Stored items
▼
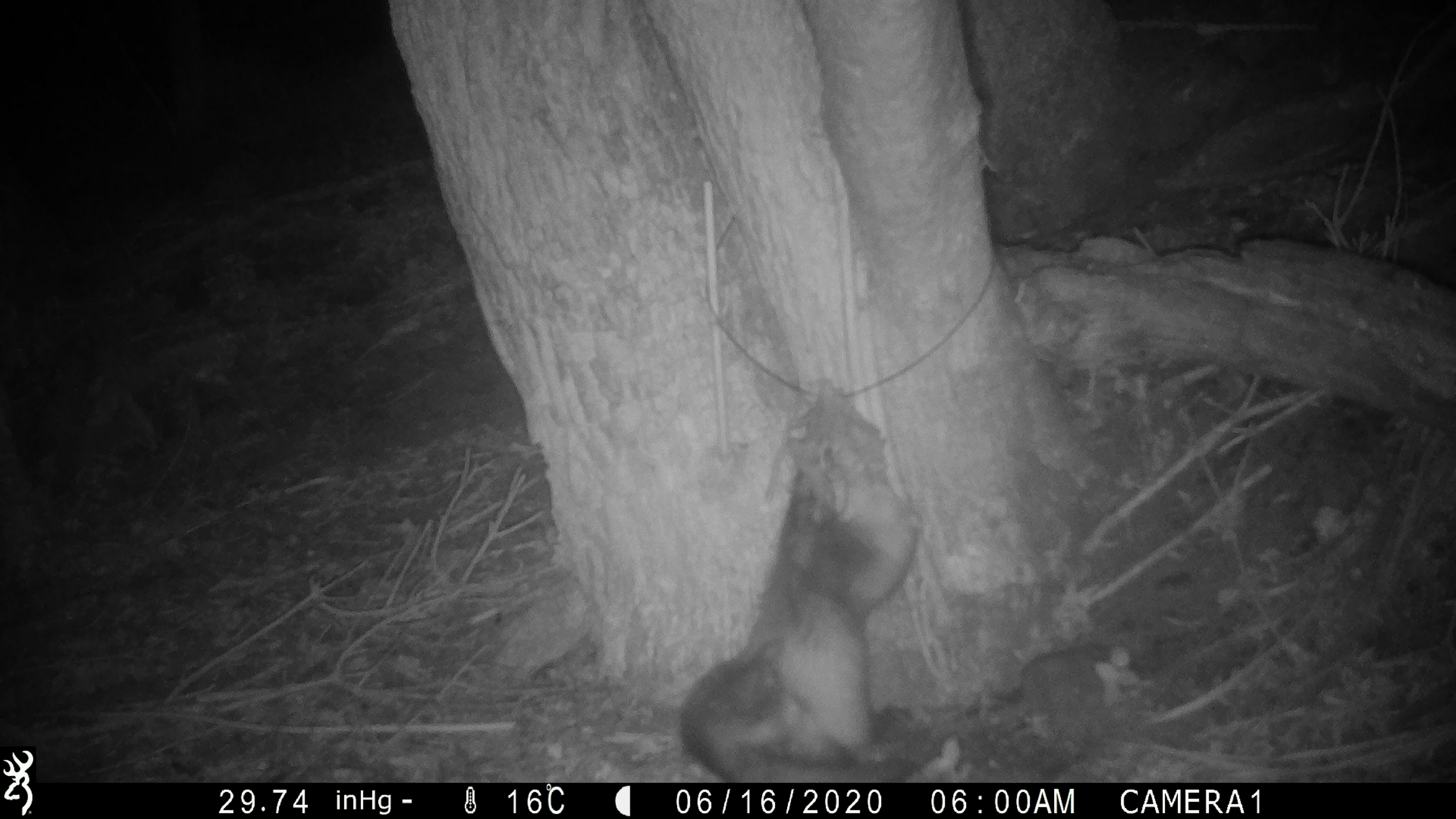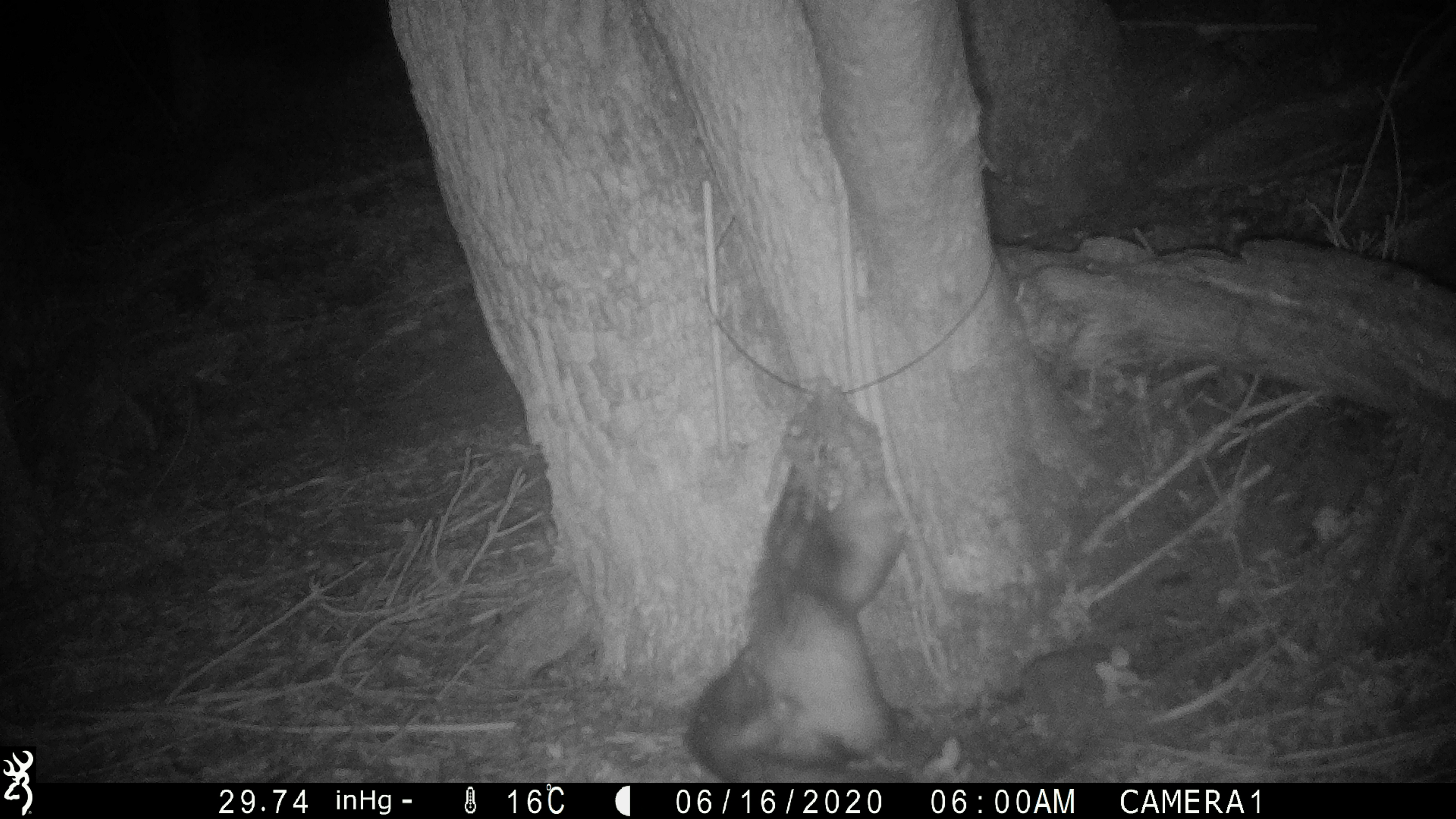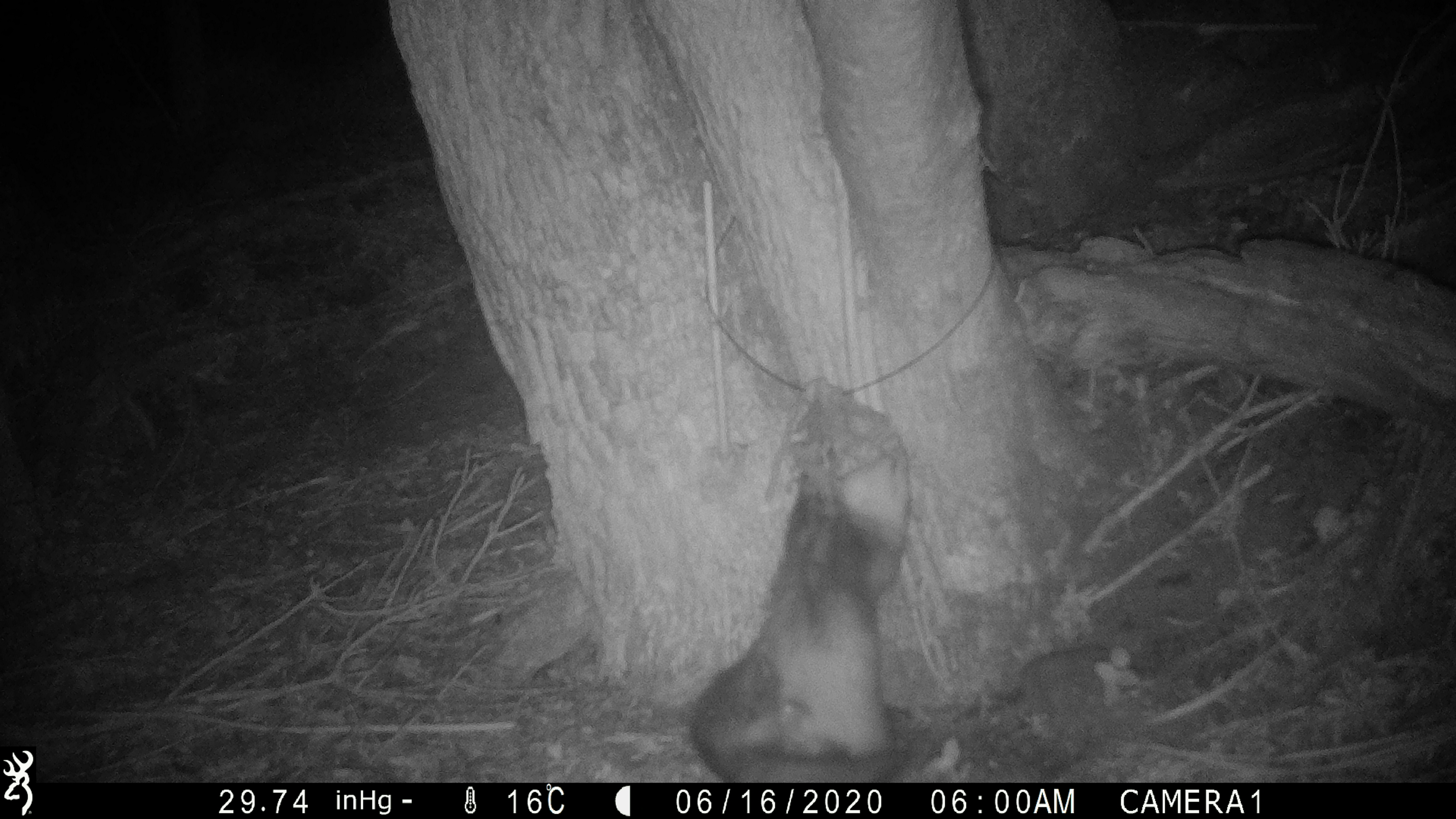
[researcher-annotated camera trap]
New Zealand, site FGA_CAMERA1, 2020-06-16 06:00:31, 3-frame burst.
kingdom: Animalia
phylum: Chordata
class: Mammalia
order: Carnivora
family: Mustelidae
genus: Mustela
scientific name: Mustela furo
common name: ferret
▲
- [Problem] Could the entries above be restated word for word, with the pictures left out?

- [Answer for the task]
[researcher-annotated camera trap]
New Zealand, site FGA_CAMERA1, 2020-06-16 06:00:31, 3-frame burst.
kingdom: Animalia
phylum: Chordata
class: Mammalia
order: Carnivora
family: Mustelidae
genus: Mustela
scientific name: Mustela furo
common name: ferret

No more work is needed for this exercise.